The Daily Bern: Public Campaign Financing Would Boost Sanders

Sen. Bernie Sanders Photo By Bill Clark/CQ Roll Call
Sen. Bernie Sanders Photo By Bill Clark/CQ Roll Call

What would happen if we removed corporations and the Koch Brothers from the method the nation used to finance presidential campaigns? According to the US Public Interest Research Group Education Fund, limiting big-money campaign donations and restoring federal matching funds would benefit candidates serving people rather than businesses. In this race, that means a major beneficiary would be Democratic presidential hopeful Bernie Sanders. Some right-wing extremist candidates would fare well too.

The group’s new research, as reported by NPR, shows the results a public-funding revolution would achieve:

  • The big winner — Sen. Bernie Sanders. In the first half of 2015, he got 77 percent of his money in small contributions, that is, $200 or less. Hillary Clinton raised about 3 1/2 times as much as Sanders, but just 13 percent came from small contributions. With matching funds, Sanders would end up with $83 million, Clinton with $89 million.

  • The big loser — Republican Jeb Bush. He would be the only contender to come out with less money. It reflects the top-heavy profile of Bush’s fundraising: 88 percent of his money came from donors who gave $2,700, the legal limit. Republicans who would benefit most are Sen. Ted Cruz and retired neurosurgeon Ben Carson.
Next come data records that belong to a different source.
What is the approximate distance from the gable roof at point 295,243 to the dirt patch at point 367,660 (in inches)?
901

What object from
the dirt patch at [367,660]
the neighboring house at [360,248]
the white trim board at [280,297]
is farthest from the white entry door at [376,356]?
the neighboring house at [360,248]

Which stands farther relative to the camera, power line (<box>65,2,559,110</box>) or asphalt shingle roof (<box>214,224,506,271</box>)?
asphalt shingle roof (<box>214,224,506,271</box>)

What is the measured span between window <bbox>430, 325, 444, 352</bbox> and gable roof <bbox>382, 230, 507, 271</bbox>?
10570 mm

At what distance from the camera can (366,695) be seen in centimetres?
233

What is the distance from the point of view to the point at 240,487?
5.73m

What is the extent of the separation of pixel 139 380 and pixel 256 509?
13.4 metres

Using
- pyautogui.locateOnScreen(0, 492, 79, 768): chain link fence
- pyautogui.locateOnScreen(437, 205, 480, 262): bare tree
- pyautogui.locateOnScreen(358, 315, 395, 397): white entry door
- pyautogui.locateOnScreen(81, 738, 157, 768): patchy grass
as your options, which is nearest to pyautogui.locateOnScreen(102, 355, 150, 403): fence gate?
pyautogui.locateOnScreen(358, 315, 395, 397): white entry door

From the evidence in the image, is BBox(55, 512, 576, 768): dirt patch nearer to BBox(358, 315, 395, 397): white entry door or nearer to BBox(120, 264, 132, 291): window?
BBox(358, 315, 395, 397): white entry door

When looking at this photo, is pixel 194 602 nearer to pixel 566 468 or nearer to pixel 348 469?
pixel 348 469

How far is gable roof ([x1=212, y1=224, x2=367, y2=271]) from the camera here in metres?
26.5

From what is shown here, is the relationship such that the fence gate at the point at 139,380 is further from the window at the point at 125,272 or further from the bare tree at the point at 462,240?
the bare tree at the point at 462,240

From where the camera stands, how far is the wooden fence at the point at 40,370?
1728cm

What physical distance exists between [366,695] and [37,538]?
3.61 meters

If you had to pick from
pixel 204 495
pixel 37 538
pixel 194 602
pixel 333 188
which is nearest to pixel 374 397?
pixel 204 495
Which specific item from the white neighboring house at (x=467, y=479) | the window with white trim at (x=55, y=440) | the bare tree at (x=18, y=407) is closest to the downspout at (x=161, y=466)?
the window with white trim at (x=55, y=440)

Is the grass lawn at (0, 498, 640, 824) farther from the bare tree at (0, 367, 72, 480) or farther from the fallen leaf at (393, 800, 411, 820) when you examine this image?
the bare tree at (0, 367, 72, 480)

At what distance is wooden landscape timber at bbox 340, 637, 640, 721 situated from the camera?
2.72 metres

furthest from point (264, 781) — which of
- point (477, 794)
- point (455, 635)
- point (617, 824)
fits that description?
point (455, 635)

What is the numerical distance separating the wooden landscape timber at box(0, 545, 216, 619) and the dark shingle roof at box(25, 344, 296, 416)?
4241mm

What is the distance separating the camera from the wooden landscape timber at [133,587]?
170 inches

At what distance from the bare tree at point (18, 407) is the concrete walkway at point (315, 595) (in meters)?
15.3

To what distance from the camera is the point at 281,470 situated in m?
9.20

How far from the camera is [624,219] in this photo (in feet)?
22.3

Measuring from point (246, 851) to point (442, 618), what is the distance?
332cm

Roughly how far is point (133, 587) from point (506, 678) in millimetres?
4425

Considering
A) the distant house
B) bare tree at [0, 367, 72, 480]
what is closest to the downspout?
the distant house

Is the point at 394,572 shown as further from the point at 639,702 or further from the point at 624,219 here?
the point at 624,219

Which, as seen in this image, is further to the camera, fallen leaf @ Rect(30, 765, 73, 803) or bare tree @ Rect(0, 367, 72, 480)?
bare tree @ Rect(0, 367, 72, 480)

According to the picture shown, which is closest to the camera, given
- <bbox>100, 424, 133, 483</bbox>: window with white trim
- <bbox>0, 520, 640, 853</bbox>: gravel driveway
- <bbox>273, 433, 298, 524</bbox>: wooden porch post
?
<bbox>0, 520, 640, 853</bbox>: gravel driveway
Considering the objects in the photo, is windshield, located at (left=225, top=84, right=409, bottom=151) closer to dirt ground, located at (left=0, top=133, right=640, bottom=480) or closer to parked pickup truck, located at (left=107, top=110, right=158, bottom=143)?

NPR notes that the US PIRG findings don’t take the specter of SuperPACs into consideration. Additionally, they do not address cost-versus-benefit questions.

We do have to look at reality too. Public funding, which went the way of the dinosaur in 1999, is less likely to happen than Ted Cruz and Mike Huckabee showing up in short shorts and waving rainbow flags at a gay pride rally.

While an overhaul of the funding system is a long way away, there are campaign-finance-reform efforts underway. NPR reports Maryland’s John Sarbanes and Dick Durbin of Illinois have proposed recent legislation on the subject in the House of Representatives.